According to Wikipedia Blackberry encrypt everything with “Advanced Encryption Standard” (AES). A brute force attack on this would, on average, require $2^{255}$ attempts (for the 256 bit encryption), so that is not a practical option (eg the universe is very roughly $4^{17}$ seconds old).

Now, it could be that the US government has cracked this thing and just refuses to tell even its closest ally (I dare say the name Kim Philby is still spat out in various places), but my guess is that AES is safe, for now.

As I have said before that is probably a pity: while a world where P=NP would be one where internet commerce was broken, it would also be one with many compensatory benefits.

## “Basically, you would be able to compute anything you wanted”

The quote that forms the title here comes from Lance Fortnow, a computer scientist at Northwestern University, in an article (here – subscription required) in the current edition of the New Scientist on the $P = NP$ question.

It’s an odd statement for a computer scientist to make – most numbers are transcendental numbers and so are fundamentally incomputable: for instance there are $\aleph_{0}$ (aleph null – the smallest of Cantor’s hypothesised infinities) transcendental numbers between 0 and 1 (or between any range of integers).

But besides that oddity it is actually a very good article – calling the world where $P = NP$ Algorithmica – “the computing nirvana”.
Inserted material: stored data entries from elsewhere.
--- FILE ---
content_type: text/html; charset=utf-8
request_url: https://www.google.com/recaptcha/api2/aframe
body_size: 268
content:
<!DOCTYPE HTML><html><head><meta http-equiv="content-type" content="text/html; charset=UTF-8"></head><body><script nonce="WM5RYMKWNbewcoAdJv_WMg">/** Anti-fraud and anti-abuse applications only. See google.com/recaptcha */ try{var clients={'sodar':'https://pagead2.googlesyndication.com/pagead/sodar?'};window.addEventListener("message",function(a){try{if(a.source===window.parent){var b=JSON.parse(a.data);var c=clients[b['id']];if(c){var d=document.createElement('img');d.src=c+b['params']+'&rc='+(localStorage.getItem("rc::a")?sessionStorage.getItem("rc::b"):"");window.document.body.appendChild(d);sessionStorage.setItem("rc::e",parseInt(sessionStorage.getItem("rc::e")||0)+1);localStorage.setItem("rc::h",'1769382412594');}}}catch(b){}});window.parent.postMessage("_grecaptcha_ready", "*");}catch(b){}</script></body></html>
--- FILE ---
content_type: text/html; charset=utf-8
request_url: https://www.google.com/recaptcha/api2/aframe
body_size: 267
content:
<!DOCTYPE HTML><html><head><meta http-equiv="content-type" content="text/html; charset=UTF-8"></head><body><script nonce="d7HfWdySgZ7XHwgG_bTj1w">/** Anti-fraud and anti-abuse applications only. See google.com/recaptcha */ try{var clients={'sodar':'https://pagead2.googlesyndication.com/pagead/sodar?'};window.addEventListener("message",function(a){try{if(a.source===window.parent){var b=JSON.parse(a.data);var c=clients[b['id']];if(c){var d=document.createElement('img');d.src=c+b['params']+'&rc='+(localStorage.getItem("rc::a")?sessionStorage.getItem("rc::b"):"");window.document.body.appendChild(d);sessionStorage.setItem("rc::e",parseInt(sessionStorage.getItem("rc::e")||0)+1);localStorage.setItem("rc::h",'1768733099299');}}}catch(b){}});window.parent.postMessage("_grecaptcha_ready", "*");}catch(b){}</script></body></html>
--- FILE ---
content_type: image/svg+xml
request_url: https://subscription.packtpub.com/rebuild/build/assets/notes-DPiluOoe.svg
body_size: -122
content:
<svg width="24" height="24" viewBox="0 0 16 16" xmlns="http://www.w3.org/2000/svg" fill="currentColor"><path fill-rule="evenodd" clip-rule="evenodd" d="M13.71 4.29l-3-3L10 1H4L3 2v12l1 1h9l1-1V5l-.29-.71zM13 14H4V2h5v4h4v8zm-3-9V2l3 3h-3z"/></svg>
I have written before of how much I hope we do live in Algorithmica, though the consensus is we live in a world of NDAlgorithmica (ND for non-deterministic).

The article’s beauty is that it also examines the states between the two: what if, for instance, we discovered that the class of $P$ problems were identical to the class of $NP$ problems but that we could not find the $P$ algorithm, or that the $P$ algorithm was of such a degree of complexity it “would not amount to a hill of beans”?